Le nord du département de la Charente est devenu, en 15 ans, un territoire parsemé d’éoliennes. De nombreuses associations militent contre leur implantation et alertent contre les problèmes liés à ces machines de plus en plus imposantes.
Cinquième région éolienne de France, avec 52 % de ces mâts implantés dans les Deux-Sèvres et la Charente-Maritime. Le département de la Charente n'est pas épargné par le projet d'installations d'éoliennes. Dernièrement, un dossier vient d’être validé par la préfecture de Charente, dans la commune de Chasseneuil-sur-Bonnieure, avec des conséquences sur le paysage.
Des éoliennes qui passent de 180 à 200 mètres
Certaines associations locales n’en reviennent toujours pas, quatre éoliennes seront prochainement installées ici. Ce qui dérange le plus ces militants associatifs, ce sont les dimensions des machines, revues très à la hausse. "Quand l’autorisation a été donnée, on avait des éoliennes de 180 mètres avec des pales de 60 mètres", explique Gery Lepoutre, membre de l'association Charente Limousine Environnement. "Finalement le dossier sorti il y a quelques jours, les éoliennes sont passées de 180 à 200 mètres. Ce n’était pas dans ce dossier modificatif."
Ce militant fustige cette décision : "Pour se donner une idée, on va avoir quatre tours Montparnasse, mais sans emploi. Est-ce que l’on va aller au bout de cette opération ? Je n’en sais rien. On a quand même de gros changements par rapport à l’autorisation d’origine. Est-ce que c’est acceptable d’avoir quelque chose en pleine vue ? Cela va engendrer également une baisse de la valeur de leur logement."

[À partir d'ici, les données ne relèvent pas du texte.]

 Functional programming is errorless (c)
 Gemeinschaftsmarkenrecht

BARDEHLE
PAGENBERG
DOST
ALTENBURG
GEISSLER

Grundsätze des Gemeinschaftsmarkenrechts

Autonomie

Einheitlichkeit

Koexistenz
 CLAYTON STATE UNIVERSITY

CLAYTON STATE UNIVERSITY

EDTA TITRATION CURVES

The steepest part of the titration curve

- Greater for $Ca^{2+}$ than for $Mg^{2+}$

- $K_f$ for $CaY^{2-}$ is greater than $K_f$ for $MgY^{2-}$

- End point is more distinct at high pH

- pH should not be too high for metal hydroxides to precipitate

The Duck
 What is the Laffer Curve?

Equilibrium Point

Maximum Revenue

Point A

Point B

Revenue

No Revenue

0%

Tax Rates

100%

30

Des conséquences sur le paysage
Selon l’association Charente Limousine Environnement, ces éoliennes auront un impact sur le paysage. Elles sont visibles depuis le mémorial de la résistance, dont le classement au monument historique est imminent. Le business du vent n’a jamais autant fait polémique en Charente, ces dernières années. Selon les différentes associations qui luttent contre leur implantation, il y en aura environ 500 en fonctionnement, en cours de projet ou de validation sur tout le secteur nord du département.
Cependant, des projets se heurtent aux décisions de justice. Récemment, la cour d’appel administrative de Bordeaux vient d’invalider de nouvelles implantations près de Ruffec en expliquant que "la saturation visuelle pour les éoliennes est avérée depuis plusieurs points et notamment depuis les villages de La Faye et Raix. L’implantation du projet, même réduit à trois éoliennes, serait de nature à favoriser un phénomène de saturation visuelle, portant ainsi atteinte à la commodité du voisinage."

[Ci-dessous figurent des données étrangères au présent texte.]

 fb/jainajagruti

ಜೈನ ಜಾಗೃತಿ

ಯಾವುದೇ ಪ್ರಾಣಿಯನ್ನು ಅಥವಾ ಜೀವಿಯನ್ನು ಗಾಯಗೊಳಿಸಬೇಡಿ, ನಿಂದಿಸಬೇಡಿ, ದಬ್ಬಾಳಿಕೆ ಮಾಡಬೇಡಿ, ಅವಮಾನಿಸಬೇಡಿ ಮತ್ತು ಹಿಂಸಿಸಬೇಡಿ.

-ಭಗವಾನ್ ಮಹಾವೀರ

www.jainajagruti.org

"On va vivre dans une forêt d'éoliennes"
"C’est une des premières décisions de justice qui concerne la commodité du voisinage. La cour a vraiment pris conscience de la pression exercée par les promoteurs, sur les habitants", affirme Xavier Mathieu, membre de l'association Stop Éolien 16. "Et en plus, elle a considéré que ce préjudice était non régularisable. La cour a estimé que le préjudice était valable dans un rayon de 5 km et 10 km. J’imagine que pour d’autres projets, cela a déjà eu lieu dans d’autres parties de la France où cette notion de saturation visuelle commence à être prise en compte."
"On a l’impression que notre avis ne compte pas vraiment. Le fait que l’on est enfin un projet qui soit annulé par rapport à cette saturation sur notre territoire, c’est très important", ajoute Jean-Jacques Vrignon, vice-président de la communauté de communes Val de Charente. "On va espérer que cela crée un précédent. Je suis vice-président en charge du cadre de vie : cadre de vie, c’est quand même un mot important dans nos campagnes. Préserver un cadre de vie avec des éoliennes qui fleurissent partout, c’est relativement compliqué. Aujourd’hui, la saturation fait que notre cadre de vie est massacré. Au final, on va vivre dans une forêt d’éoliennes."
Reportage de Bruno Pillet et Cécile Landais :
Sur le territoire métropolitain français, on compte plus de 8 000 éoliennes en fonctionnement. L’État envisage de doubler ces implantations dans les années à venir.